The sanctions bill, which passed with unanimous approval in the House on Wednesday, now heads to Donald Trump's desk, forcing the president to possibly offend his self-described "friend," Chinese President Xi Jinping, with whom he hopes to craft a second trade pact should he win re-election in the fall.

Specifically, the bill would impose sanctions on Chinese officials and any Hong Kong police units clashing with protesters by penalising banks that do business with them.

It would also require the US State Department to produce an annual report for Congress on Chinese officials who have subverted Hong Kong and China's “one country, two systems” governing structure.

It also would empower the president to seize assets of those people and turn them away from US shores.

Speaker Nancy Pelosi made a rare appearance at a House Armed Services Committee hearing this week urging members to vote for the sanctions and condemn the communist Chinese government's latest action in Hong Kong.

The sanctions are an "urgently needed response to the cowardly Chinese government’s passage of its so-called ‘national security’ law, which threatens the end of the ‘one country, two systems’ promised exactly 23 years ago today," Ms Pelosi later said in a statement.

"All freedom-loving people must condemn this horrific law, which is purpose-built to dismantle democratic freedoms in Hong Kong," she said.

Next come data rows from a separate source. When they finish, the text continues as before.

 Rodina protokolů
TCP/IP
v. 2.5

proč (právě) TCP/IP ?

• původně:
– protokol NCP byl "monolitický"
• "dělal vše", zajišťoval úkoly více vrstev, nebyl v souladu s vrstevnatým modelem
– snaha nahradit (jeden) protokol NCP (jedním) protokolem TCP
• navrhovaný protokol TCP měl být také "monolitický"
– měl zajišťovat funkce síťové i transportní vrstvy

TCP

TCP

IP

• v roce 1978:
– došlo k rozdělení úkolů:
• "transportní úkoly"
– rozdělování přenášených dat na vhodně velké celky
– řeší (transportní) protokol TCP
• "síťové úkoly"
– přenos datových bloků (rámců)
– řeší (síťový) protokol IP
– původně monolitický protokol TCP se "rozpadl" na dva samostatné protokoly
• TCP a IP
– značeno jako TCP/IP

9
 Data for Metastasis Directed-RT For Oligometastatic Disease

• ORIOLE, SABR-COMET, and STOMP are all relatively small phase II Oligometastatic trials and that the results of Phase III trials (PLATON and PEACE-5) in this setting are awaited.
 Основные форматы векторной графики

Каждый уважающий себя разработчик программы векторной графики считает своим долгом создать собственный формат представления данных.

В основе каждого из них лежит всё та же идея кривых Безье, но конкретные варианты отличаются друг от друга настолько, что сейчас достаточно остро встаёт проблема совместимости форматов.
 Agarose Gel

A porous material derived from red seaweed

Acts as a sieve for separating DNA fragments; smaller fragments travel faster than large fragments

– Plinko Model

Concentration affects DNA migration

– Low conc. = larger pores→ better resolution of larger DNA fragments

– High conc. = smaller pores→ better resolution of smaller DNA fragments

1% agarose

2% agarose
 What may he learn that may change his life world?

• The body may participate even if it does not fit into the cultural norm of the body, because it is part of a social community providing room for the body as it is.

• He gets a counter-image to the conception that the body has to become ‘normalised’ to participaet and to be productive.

Vice President Mike Pence echoed Ms Pelosi's concerns in an interview with CNBC on Thursday, saying the new law in Hong Kong is "a betrayal of the international agreement that they signed" in 1984 with the United Kingdom that grants Hong Kong a high degree of autonomy from the Chinese mainland government.

The White House has, however, signalled its aversion recently to further upsetting the US's already fraught relationship with China ahead of the 2020 presidential election, fearing China could pull out of key trade agreements that have provided a boost to the US economy, especially farmers. That group is part of the voting coalition that pushed Mr Trump to victory in swing states with big agriculture sectors, like Pennsylvania, Ohio and Wisconsin.

Mr Trump has not indicated whether he will sign the bill, though with the sanctions passing both chambers of Congress unanimously this week, the measure appears veto-proof. (Both chambers could simply vote to override Mr Trump's veto.)

China’s foreign ministry has warned of “strong countermeasures” against the US if the bill passed by the House and Senate this week becomes law.

The US is far from the only country that has taken punitive measures against China.

UK Prime Minister Boris Johnson said on Wednesday that the new Chinese law was a “clear and serious breach” of the handover agreement through which the city was returned to China in 1997 after 150 years of British colonial rule.

In response, he said, the UK will now open up visa restrictions for all Hong Kong citizens born before the 1997 handover, potentially offering a route to citizenship for up to 2.9m people.